# GLOBE 7 ........illegal or legal........In INDIA??



## True Geek (Apr 2, 2006)

I recently d/w GLOBE 7
and to my amusement  it can make call to any fone    

but one of my frnd says its illigal in india


is it true???

Can some1 throw a light on it!!!

Sud i be using it or not??


----------



## grinning_devil (Apr 2, 2006)

Why dont u have a look at 

*www.globe7.com/

I have not gone through the whole website,but on the home page itself it states that download it and get 100mins free...
so most probably ur using free minutes as of now!


----------



## Vyasram (Apr 2, 2006)

Itz legal dude, anyway, i dont care if itz illegal


----------



## True Geek (Apr 2, 2006)

Vyasram said:
			
		

> Itz legal dude, anyway, i dont care if itz illegal



Thats true , but i fear cops.

And thanks indyan for the link. You clarified my doubt. 

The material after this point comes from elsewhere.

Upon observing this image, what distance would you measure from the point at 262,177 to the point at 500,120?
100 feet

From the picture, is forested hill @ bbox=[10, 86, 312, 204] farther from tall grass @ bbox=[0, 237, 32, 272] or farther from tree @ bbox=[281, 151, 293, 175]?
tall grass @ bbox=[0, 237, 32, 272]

So I think I can use software and make free calls,isn't it??
Theres no harm


----------



## True Geek (Apr 2, 2006)

It says that Anyone can recharge there balance just by refering to there friends about it.

*www.globe7.com/referafriend.php

In that case I have many friends.
And I can make many friends within minutes    

In that case I will be using this for many hours..........
So my question is * Won't the cops/telephone department try to catch me in this case??? Since I'll be using it extensivly.*


----------



## Chindi_Chor (Apr 2, 2006)

*hey Man Quality Is not Chindi..

Superb...minimum u need 32 KBPS connection..


N this is Legal Software....Dont Worry...    

For More Detialzz...chk out the Home page..


Chindi Chor...*


----------



## True Geek (Apr 2, 2006)

Indyan said:
			
		

> Well, its legal. So cops cant do anything.
> Btw, howz the voice quality etc?




Quite good, considering that its free and rechargable.

Atleast better than normal MTNL


----------



## nishant_nms (Apr 2, 2006)

MAN IT IS ILLEGAL AND U CAN BE PROCECUTED FOR USING IT. I am damm sure


----------



## True Geek (Apr 2, 2006)

nishant_nms said:
			
		

> MAN IT IS ILLEGAL AND U CAN BE PROCECUTED FOR USING IT. I am damm sure



how do you know that???????


----------



## nishant_nms (Apr 2, 2006)

I had read it about this on a govt. site which I don't remember  now but I will post it within few days.


----------



## sujithtom (Apr 2, 2006)

Hmm thsts cool Now i can call 100 mins of call for free. Hurray!!


----------



## Vyasram (Apr 2, 2006)

nishant_nms said:
			
		

> MAN IT IS ILLEGAL AND U CAN BE PROCECUTED FOR USING IT. I am damm sure



wow the cops will me prosecute for using globe 7  and not 4 using pirated software.... cool


----------



## True Geek (Apr 2, 2006)

Vyasram said:
			
		

> nishant_nms said:
> 
> 
> 
> ...



Cops won't hv a proof tht u have pirated s/w

but if u used GLOBE 7, they can show the records.
but i dont think its illega.


----------



## nishant_nms (Apr 2, 2006)

True Geek said:
			
		

> Vyasram said:
> 
> 
> 
> ...



Man if it was not illegal then Reliance, Bharti and other companies are fool not for implementing them in market.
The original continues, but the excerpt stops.